→ **WHAT NEEDS TO BE DONE**
Your task is to copy every line of the entries that holds the word "over".

[Saved data entries]
· · · · ·

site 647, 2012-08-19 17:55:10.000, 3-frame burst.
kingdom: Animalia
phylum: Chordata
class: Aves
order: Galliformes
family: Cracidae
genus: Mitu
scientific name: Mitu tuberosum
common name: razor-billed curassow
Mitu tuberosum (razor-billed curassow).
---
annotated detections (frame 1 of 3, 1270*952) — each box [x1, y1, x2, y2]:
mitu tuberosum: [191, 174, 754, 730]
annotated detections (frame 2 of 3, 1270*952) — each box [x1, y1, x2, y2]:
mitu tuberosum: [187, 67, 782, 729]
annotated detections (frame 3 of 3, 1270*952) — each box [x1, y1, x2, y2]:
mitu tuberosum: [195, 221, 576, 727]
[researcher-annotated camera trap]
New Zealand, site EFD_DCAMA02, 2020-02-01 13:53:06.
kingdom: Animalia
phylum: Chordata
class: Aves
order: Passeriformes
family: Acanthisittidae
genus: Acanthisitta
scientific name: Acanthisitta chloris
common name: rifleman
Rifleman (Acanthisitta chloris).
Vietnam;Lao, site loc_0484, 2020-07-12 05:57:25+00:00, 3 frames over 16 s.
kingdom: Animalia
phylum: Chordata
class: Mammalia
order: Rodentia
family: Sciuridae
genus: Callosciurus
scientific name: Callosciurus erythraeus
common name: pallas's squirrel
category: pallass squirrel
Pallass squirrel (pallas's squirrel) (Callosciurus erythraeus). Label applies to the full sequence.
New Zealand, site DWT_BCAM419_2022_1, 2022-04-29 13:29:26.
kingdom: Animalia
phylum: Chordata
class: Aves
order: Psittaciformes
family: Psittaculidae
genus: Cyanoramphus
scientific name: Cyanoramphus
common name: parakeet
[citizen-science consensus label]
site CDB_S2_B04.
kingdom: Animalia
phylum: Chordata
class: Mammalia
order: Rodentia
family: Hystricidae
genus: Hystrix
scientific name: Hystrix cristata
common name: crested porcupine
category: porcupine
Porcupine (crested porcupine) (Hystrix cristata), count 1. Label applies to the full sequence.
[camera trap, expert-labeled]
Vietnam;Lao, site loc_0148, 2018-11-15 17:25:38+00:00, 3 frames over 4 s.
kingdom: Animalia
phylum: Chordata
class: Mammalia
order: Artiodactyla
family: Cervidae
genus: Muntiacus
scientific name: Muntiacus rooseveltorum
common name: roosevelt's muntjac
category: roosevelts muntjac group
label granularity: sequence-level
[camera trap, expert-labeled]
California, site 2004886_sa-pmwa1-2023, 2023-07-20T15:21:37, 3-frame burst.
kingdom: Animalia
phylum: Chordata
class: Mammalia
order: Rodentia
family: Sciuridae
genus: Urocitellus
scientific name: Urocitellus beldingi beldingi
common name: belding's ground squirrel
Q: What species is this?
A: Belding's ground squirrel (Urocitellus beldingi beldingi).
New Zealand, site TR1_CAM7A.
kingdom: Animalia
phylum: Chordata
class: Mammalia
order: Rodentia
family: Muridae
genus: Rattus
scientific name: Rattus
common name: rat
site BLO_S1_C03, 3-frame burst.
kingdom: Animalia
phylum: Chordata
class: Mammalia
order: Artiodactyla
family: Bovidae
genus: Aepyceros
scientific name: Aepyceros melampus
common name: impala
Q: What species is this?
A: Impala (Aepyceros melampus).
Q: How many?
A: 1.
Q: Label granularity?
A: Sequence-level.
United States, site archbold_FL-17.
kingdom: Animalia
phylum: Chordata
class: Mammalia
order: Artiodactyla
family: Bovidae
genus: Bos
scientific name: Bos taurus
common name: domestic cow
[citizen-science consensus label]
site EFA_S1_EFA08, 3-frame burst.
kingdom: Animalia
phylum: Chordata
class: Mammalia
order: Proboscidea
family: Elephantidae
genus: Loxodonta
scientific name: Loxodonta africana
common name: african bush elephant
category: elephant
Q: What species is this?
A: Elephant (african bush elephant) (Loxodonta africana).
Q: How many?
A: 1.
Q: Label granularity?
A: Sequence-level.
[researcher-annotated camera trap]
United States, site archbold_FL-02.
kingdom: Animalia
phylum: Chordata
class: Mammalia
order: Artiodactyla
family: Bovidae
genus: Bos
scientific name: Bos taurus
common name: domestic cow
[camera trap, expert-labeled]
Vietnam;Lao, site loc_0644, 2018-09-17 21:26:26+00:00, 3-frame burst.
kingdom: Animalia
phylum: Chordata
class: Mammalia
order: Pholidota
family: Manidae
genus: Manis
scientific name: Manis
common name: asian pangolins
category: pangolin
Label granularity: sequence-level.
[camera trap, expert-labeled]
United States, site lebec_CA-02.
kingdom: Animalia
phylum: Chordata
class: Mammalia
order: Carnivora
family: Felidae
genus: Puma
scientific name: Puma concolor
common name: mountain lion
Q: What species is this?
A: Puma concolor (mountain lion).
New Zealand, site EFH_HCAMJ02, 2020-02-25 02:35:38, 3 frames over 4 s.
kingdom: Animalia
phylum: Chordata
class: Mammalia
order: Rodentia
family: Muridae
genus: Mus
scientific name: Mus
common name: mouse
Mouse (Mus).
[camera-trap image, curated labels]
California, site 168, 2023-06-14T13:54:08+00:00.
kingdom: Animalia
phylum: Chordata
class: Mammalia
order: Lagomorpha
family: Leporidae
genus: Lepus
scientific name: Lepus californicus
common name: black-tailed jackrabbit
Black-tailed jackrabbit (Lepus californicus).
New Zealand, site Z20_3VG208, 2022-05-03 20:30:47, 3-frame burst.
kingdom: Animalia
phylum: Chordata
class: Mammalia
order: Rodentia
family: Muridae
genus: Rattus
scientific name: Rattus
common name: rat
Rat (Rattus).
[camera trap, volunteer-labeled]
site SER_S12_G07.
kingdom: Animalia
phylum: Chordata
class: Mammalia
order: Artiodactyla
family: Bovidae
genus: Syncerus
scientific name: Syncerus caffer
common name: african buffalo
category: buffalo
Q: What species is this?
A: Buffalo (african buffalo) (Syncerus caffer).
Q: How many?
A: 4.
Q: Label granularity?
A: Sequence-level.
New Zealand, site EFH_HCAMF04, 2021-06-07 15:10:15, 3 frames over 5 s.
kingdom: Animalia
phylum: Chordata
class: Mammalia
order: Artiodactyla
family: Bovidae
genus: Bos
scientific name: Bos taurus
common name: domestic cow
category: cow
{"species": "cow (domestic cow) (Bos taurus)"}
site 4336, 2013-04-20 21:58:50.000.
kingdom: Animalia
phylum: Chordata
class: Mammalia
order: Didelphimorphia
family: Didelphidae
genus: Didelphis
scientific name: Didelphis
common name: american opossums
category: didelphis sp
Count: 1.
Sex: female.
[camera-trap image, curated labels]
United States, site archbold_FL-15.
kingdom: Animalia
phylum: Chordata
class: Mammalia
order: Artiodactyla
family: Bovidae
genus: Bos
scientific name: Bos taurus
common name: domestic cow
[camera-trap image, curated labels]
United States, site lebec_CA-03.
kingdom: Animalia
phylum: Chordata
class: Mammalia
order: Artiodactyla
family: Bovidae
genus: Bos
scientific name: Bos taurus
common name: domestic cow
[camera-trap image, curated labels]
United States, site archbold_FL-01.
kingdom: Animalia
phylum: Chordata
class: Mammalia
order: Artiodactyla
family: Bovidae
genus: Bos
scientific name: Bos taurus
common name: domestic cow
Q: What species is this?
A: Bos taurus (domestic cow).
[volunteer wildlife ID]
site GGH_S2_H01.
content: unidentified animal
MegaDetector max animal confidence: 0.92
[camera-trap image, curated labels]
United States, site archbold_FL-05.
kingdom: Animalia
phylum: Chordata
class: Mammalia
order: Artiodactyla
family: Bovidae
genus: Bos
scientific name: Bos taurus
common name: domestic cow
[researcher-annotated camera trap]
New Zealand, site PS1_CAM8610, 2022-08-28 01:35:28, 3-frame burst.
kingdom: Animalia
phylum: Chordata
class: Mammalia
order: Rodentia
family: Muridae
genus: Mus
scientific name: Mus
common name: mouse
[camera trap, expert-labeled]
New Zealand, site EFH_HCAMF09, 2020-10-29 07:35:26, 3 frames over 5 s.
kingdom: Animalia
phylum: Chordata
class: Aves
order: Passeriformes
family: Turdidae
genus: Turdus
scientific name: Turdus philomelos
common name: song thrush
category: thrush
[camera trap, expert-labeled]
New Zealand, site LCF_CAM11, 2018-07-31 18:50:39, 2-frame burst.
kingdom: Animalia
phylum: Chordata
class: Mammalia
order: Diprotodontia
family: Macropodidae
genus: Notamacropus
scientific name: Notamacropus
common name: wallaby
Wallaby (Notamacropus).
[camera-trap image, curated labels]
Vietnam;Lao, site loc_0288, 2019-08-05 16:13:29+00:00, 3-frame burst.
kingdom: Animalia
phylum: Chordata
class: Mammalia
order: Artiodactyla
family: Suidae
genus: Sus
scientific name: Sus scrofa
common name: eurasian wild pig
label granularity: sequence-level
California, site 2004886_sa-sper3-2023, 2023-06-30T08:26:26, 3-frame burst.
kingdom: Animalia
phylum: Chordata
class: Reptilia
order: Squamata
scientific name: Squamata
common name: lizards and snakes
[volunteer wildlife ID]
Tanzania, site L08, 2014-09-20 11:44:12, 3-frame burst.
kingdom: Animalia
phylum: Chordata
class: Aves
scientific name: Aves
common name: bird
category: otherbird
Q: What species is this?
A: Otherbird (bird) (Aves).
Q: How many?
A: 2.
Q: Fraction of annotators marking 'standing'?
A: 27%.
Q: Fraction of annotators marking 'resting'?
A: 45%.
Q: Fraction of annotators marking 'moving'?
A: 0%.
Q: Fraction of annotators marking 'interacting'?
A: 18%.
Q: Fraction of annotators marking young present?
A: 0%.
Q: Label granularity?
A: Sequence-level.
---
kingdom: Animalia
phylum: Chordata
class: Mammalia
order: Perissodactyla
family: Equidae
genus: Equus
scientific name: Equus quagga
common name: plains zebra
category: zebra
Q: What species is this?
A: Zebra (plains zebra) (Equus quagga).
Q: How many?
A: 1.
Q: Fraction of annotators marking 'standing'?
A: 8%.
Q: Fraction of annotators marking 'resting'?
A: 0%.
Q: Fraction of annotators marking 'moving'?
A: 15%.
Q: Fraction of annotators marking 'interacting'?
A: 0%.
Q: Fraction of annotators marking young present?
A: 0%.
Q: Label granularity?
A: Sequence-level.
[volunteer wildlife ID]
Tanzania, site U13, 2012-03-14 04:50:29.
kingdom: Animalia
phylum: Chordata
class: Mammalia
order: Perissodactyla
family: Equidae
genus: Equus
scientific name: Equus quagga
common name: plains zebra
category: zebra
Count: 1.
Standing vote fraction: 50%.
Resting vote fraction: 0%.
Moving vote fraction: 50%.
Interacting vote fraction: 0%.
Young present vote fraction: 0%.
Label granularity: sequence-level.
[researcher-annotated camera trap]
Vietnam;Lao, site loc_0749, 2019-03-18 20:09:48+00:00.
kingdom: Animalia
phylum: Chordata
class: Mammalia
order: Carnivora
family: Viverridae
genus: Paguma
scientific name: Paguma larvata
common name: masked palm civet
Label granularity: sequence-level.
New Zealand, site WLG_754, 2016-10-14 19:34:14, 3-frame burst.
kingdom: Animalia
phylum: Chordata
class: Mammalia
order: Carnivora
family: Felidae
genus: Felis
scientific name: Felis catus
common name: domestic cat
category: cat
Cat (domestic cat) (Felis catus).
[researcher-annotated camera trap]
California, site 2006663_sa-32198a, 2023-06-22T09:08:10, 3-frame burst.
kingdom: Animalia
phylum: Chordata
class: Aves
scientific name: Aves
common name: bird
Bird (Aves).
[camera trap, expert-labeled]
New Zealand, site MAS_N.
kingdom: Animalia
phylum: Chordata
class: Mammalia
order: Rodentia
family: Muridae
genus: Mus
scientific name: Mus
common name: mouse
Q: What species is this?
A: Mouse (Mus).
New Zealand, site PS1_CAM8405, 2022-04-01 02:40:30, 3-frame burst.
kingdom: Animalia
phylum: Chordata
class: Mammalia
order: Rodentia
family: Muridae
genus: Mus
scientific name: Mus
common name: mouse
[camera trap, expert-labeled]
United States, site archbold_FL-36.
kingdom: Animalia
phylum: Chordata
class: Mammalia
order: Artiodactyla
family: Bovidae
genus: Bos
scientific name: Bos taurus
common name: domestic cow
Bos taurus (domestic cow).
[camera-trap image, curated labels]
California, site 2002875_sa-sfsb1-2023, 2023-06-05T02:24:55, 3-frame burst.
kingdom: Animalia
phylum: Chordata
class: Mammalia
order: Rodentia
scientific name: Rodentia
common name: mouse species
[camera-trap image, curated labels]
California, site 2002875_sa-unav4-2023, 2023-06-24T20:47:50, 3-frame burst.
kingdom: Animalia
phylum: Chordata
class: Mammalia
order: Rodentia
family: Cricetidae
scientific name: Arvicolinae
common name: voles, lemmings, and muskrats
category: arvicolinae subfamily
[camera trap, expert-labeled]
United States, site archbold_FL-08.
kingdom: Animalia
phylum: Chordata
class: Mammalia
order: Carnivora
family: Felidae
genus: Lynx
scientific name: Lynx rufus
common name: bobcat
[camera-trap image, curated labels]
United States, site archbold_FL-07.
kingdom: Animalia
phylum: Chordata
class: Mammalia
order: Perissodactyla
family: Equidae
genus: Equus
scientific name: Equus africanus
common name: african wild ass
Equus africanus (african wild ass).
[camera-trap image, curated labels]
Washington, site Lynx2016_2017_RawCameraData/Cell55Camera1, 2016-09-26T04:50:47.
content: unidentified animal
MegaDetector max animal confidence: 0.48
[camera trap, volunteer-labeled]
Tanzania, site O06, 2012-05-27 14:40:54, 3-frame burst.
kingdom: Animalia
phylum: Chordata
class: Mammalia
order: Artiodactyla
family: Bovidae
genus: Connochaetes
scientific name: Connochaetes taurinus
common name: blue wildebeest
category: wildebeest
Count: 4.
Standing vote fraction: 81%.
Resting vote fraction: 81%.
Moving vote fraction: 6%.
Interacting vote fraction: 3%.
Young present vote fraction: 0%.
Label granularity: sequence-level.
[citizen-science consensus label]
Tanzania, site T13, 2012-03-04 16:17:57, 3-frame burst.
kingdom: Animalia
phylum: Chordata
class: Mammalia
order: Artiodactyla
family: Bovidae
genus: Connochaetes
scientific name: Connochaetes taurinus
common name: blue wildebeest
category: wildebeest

· · · · ·

→ **EXPECTED ANSWER**
Vietnam;Lao, site loc_0484, 2020-07-12 05:57:25+00:00, 3 frames over 16 s.
Vietnam;Lao, site loc_0148, 2018-11-15 17:25:38+00:00, 3 frames over 4 s.
New Zealand, site EFH_HCAMJ02, 2020-02-25 02:35:38, 3 frames over 4 s.
New Zealand, site EFH_HCAMF04, 2021-06-07 15:10:15, 3 frames over 5 s.
New Zealand, site EFH_HCAMF09, 2020-10-29 07:35:26, 3 frames over 5 s.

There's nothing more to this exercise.